→ **Assignment**:
Please return the lines below verbatim, beginning at the one that has "United States, site archbold_FL-02." and stopping after the one that has "common name: domestic cow", and add no other lines.

→ **Records provided**:
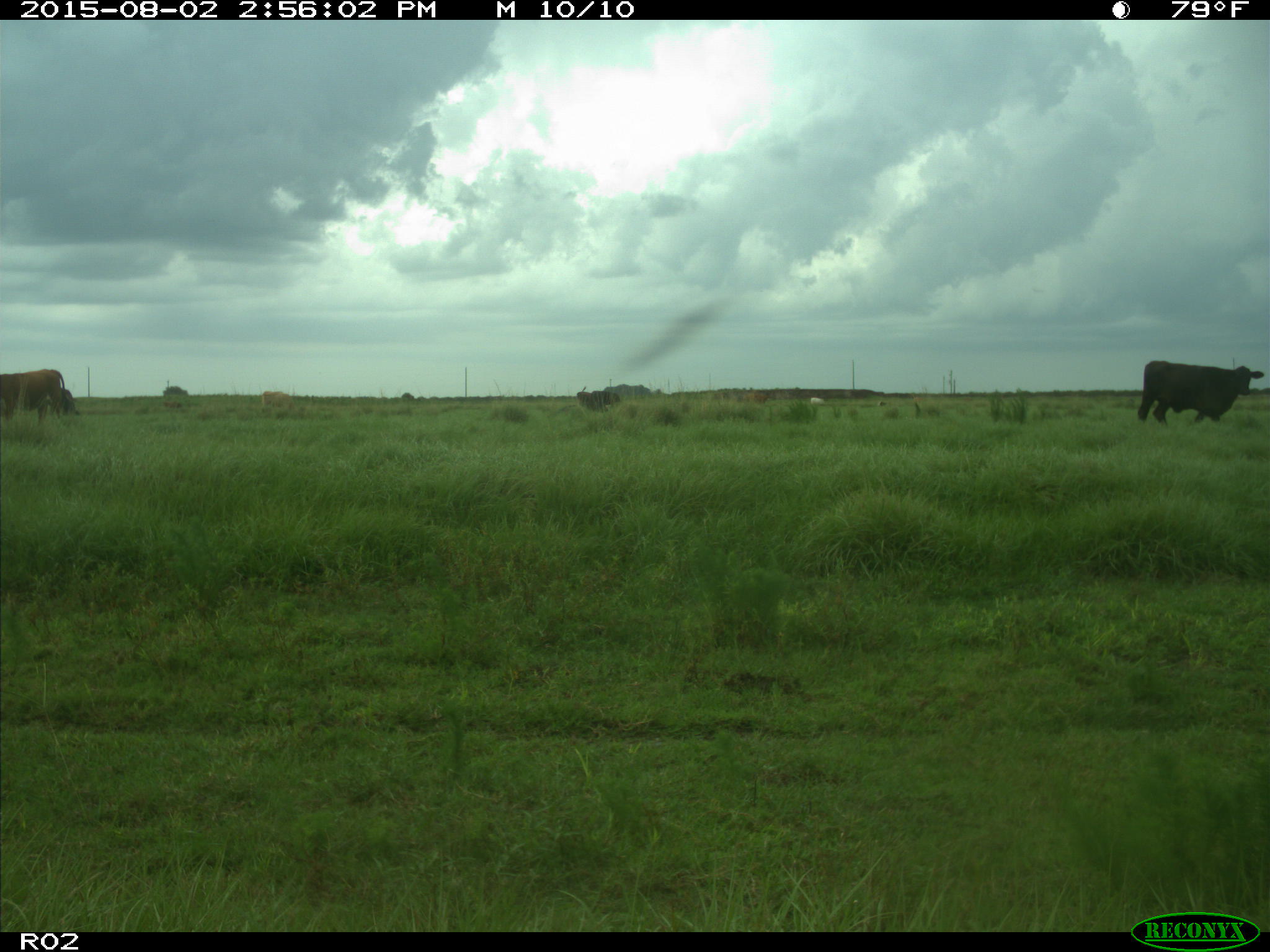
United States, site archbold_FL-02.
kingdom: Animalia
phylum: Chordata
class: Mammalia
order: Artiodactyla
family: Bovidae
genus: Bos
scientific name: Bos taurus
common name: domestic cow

--

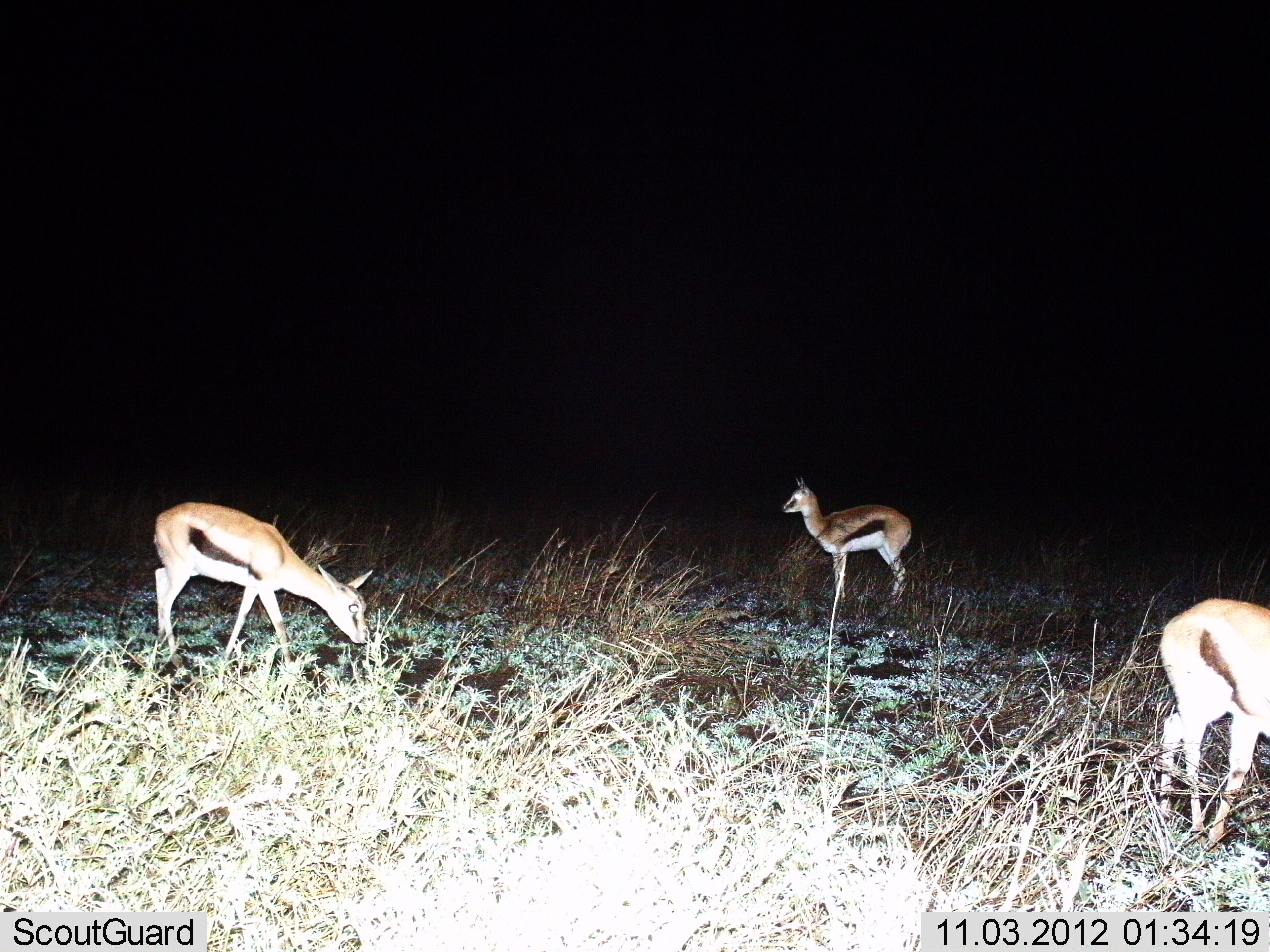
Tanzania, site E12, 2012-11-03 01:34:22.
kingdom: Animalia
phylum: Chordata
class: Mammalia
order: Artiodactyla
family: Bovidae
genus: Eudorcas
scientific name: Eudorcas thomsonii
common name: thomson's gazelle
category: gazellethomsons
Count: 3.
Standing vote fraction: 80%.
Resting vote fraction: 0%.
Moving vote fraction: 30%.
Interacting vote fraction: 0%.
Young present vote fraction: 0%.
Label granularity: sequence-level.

→ **Completed task**:
United States, site archbold_FL-02.
kingdom: Animalia
phylum: Chordata
class: Mammalia
order: Artiodactyla
family: Bovidae
genus: Bos
scientific name: Bos taurus
common name: domestic cow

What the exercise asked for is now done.